━━━━━ Excerpt

From ba9554389bdf294a635a40556064aa596178f271 Mon Sep 17 00:00:00 2001
From: Rob Bradford <robert.bradford@intel.com>
Date: Thu, 5 Jan 2023 14:09:58 +0000
Subject: [PATCH] virtio-devices: block: Replace use of HashMap for inflight
 requests

During analysis of the asynchrous block I/O handling it was observed
that the majority of the time the completion events occur in the same
order as submissions. Further the maximum number of inflight requests
during the boot time is much lower than the size of the queue.

Through the use of a double ended queue (VecDequeue) with a reasonable
pre-allocation capacity we can have O(1) allocation free addition of
items to the list of inflight requests and mostly O(1) matching of
completed requests to submissions.

Signed-off-by: Rob Bradford <robert.bradford@intel.com>
---
 virtio-devices/src/block.rs | 43 +++++++++++++++++++++++++++++--------
 1 file changed, 34 insertions(+), 9 deletions(-)

━━━━━━━━━━
━━━━━ Record excerpts

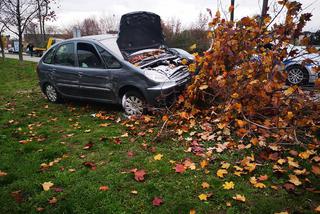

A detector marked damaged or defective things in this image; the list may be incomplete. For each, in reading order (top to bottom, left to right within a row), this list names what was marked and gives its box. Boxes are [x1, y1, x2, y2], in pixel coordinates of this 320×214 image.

damaged gray car [37, 11, 192, 115]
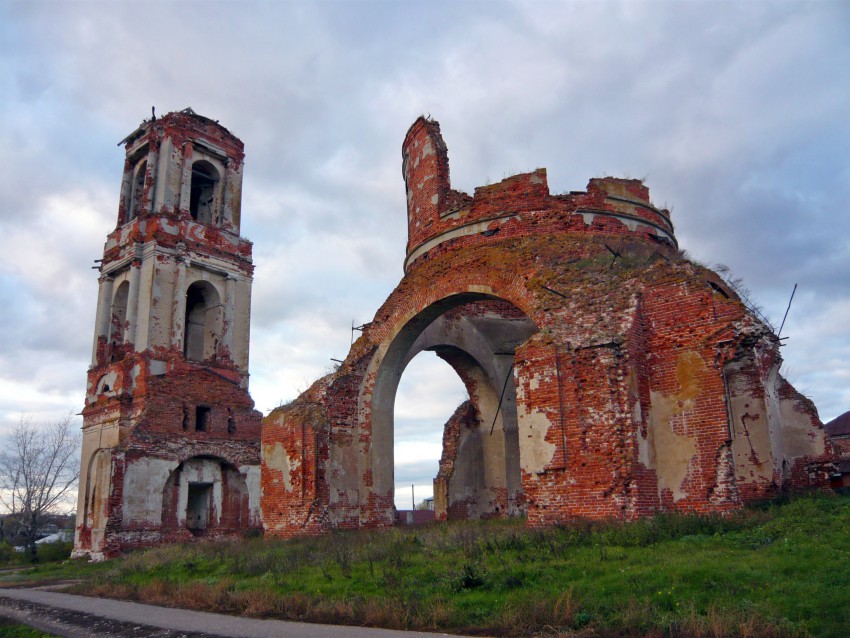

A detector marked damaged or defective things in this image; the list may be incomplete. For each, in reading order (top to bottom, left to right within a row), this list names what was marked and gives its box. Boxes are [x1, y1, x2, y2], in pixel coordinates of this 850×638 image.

broken parapet [262, 116, 832, 540]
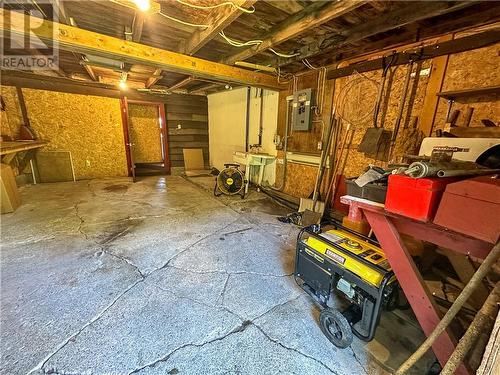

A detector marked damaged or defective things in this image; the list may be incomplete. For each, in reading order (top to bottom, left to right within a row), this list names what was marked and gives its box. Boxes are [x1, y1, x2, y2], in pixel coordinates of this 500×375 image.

cracked concrete floor [0, 177, 434, 375]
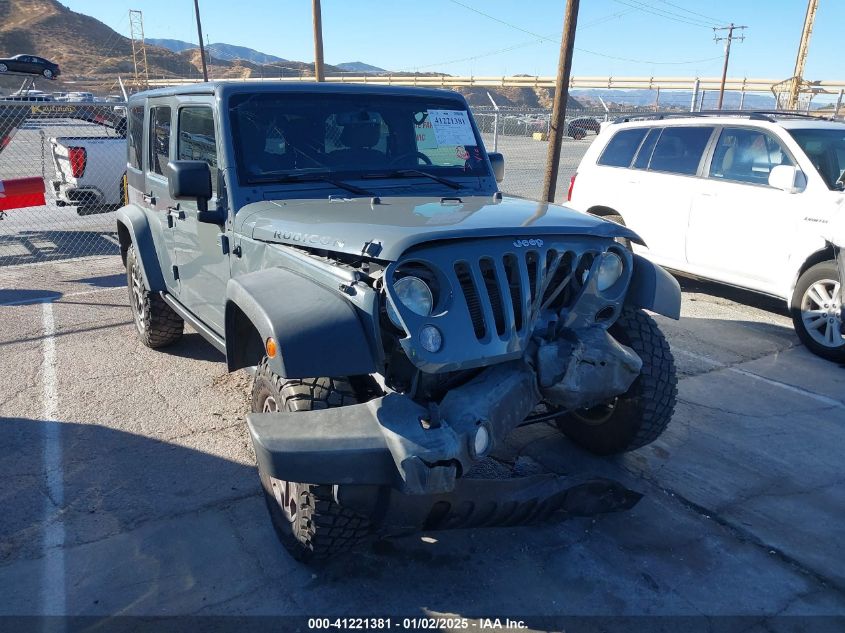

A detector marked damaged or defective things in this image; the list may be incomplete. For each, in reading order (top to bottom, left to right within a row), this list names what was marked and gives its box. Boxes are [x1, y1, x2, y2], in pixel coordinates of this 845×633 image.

damaged jeep wrangler [117, 81, 680, 560]
broken grille [454, 247, 592, 340]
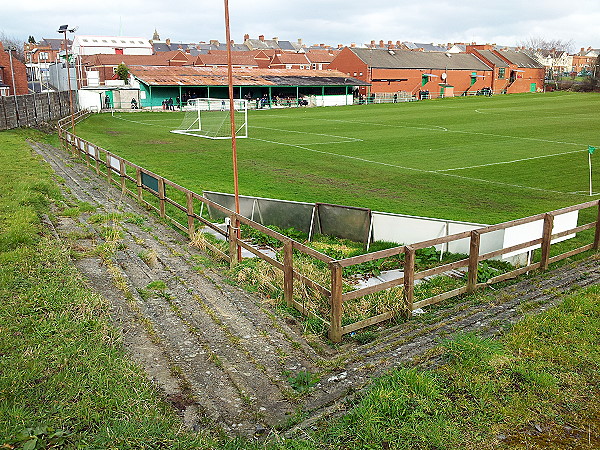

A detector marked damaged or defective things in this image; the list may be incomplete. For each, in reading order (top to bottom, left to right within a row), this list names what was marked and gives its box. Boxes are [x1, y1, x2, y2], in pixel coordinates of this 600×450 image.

rusty corrugated roof [129, 65, 368, 86]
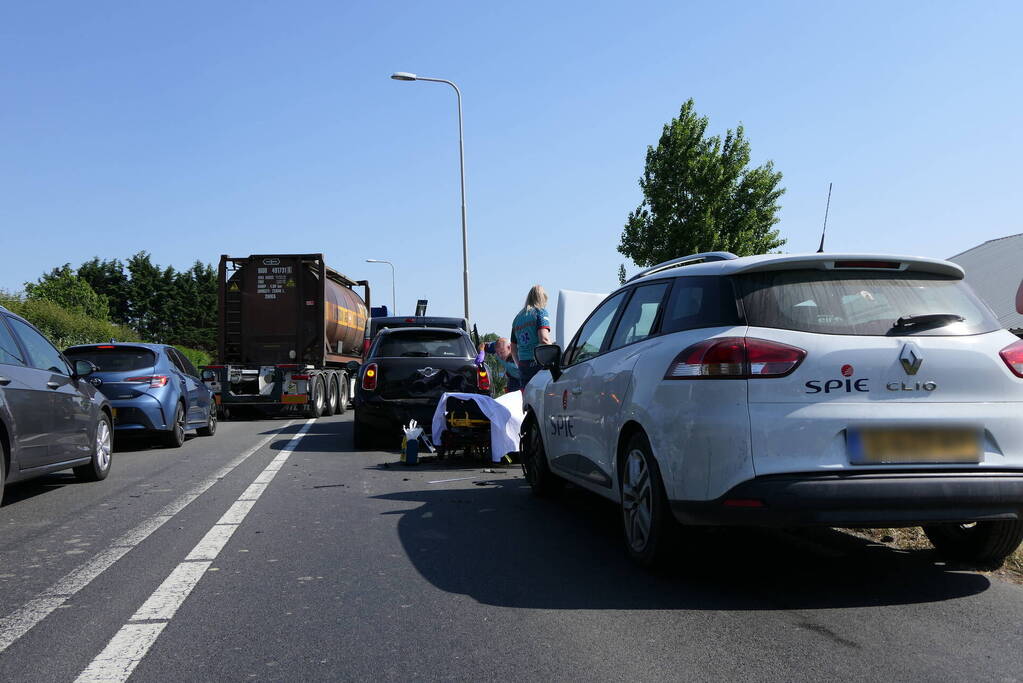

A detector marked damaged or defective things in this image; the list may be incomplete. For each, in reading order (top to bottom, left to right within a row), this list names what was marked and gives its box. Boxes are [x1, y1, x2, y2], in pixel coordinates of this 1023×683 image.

black damaged car [351, 325, 491, 447]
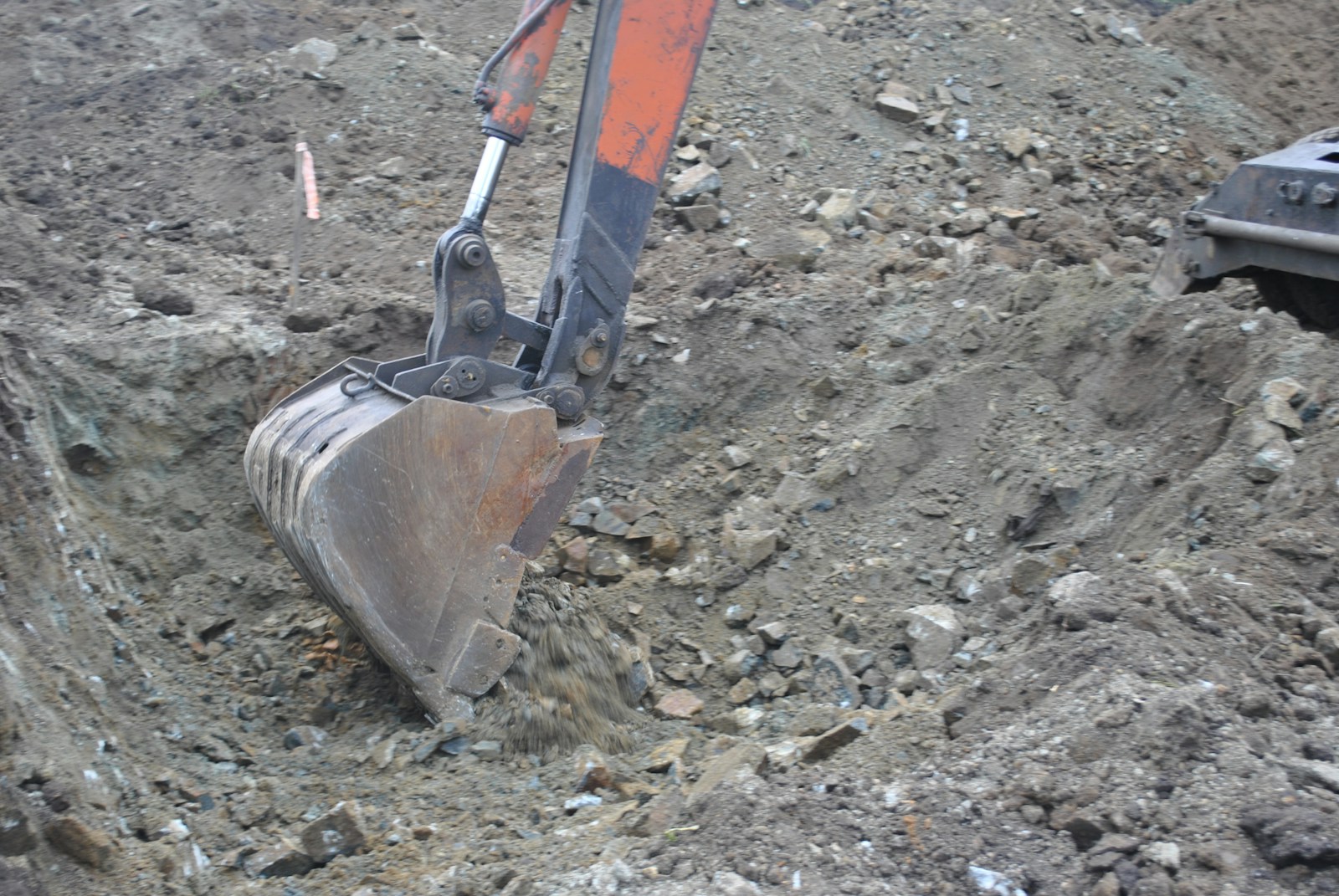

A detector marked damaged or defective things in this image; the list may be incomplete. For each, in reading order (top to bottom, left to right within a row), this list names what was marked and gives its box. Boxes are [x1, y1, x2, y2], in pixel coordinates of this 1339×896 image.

rusted metal plate [244, 359, 603, 718]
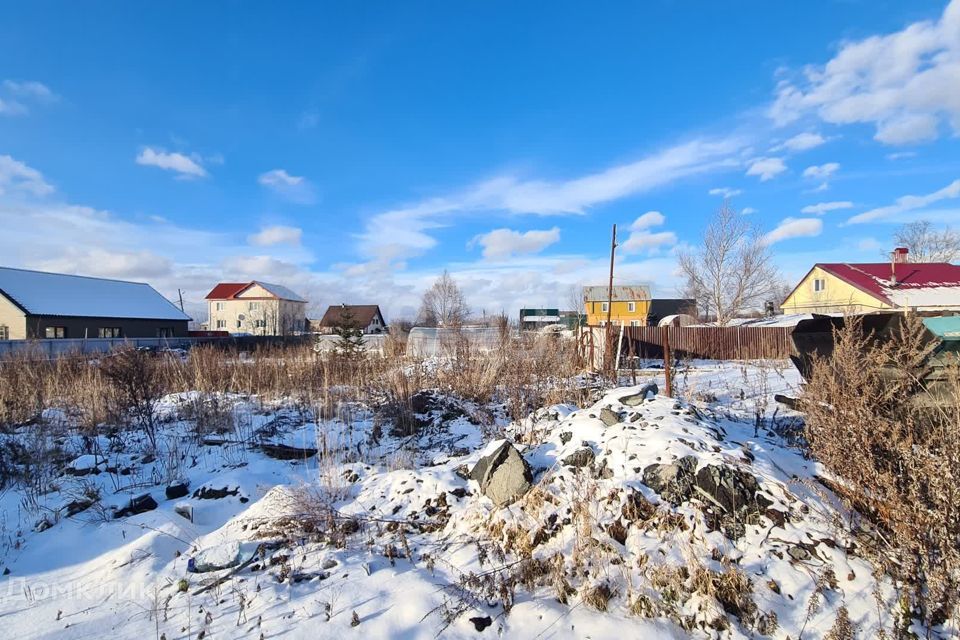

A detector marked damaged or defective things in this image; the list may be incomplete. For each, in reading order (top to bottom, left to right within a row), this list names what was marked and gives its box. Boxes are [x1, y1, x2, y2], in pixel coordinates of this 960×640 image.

rusty metal post [660, 328, 676, 398]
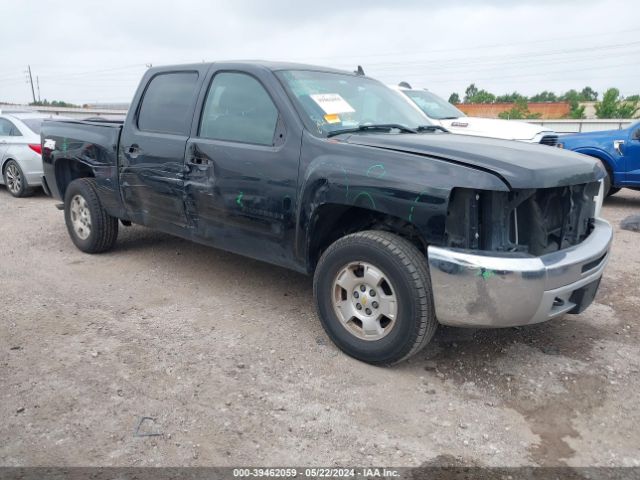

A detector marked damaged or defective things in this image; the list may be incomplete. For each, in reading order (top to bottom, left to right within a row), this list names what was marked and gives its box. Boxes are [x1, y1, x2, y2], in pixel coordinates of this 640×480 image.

damaged front end [424, 182, 608, 328]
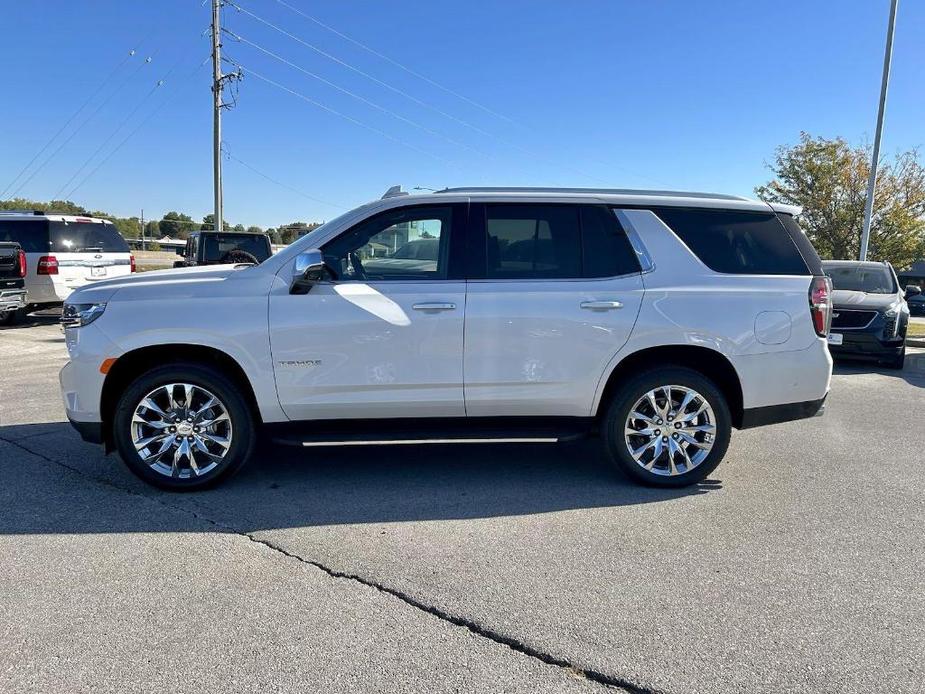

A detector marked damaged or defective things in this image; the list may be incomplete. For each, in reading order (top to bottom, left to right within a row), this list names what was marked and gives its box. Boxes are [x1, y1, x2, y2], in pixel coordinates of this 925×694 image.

pavement crack [3, 436, 660, 694]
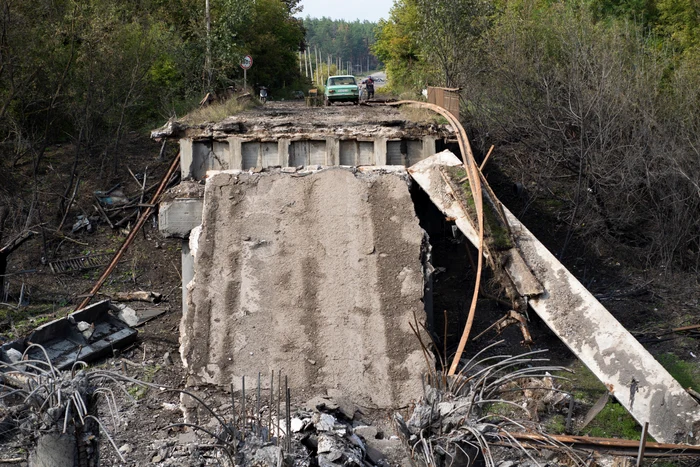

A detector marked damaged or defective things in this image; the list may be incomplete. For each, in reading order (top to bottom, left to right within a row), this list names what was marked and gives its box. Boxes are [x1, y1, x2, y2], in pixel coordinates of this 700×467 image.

broken concrete edge [0, 302, 138, 374]
rusty metal pole [75, 155, 180, 312]
cracked concrete surface [179, 166, 432, 408]
broken concrete edge [410, 151, 700, 446]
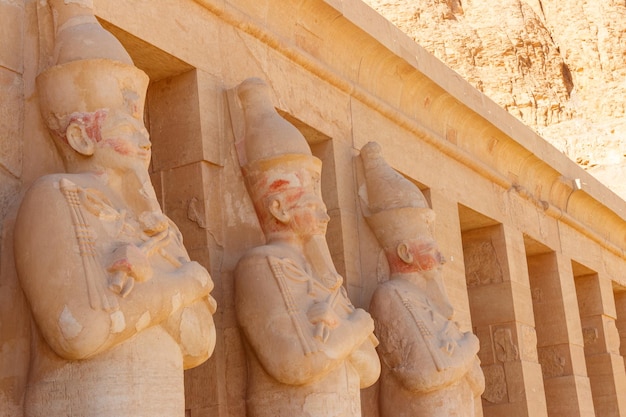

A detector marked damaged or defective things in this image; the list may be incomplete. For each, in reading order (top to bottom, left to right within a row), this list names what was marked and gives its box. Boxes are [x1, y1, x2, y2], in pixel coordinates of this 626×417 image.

damaged stone carving [13, 1, 216, 414]
damaged stone carving [233, 78, 380, 416]
damaged stone carving [360, 142, 482, 416]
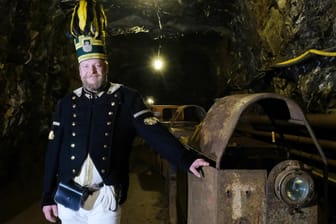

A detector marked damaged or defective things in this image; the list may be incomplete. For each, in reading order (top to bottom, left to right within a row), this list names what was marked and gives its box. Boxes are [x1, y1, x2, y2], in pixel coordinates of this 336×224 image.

rusty metal surface [197, 92, 326, 168]
rusty metal surface [189, 169, 268, 223]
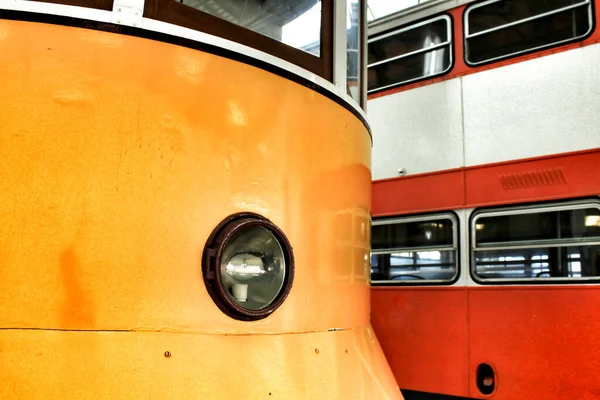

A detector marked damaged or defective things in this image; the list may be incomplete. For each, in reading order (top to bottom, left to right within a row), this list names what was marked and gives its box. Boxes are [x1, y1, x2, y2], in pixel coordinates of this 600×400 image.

rusty stain on orange paint [60, 247, 95, 328]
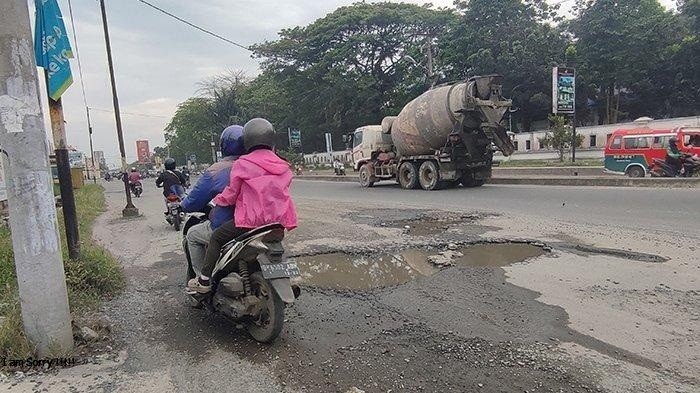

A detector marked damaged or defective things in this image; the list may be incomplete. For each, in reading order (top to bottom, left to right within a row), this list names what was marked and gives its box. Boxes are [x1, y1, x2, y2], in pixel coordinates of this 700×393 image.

damaged road surface [8, 179, 696, 390]
water-filled pothole [292, 240, 544, 290]
pothole [290, 242, 548, 288]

━━━━━━━━━━

Task goal: Write out the patch header above again in full, word for word.

Answer to this exercise:
From ba9554389bdf294a635a40556064aa596178f271 Mon Sep 17 00:00:00 2001
From: Rob Bradford <robert.bradford@intel.com>
Date: Thu, 5 Jan 2023 14:09:58 +0000
Subject: [PATCH] virtio-devices: block: Replace use of HashMap for inflight
 requests

During analysis of the asynchrous block I/O handling it was observed
that the majority of the time the completion events occur in the same
order as submissions. Further the maximum number of inflight requests
during the boot time is much lower than the size of the queue.

Through the use of a double ended queue (VecDequeue) with a reasonable
pre-allocation capacity we can have O(1) allocation free addition of
items to the list of inflight requests and mostly O(1) matching of
completed requests to submissions.

Signed-off-by: Rob Bradford <robert.bradford@intel.com>
---
 virtio-devices/src/block.rs | 43 +++++++++++++++++++++++++++++--------
 1 file changed, 34 insertions(+), 9 deletions(-)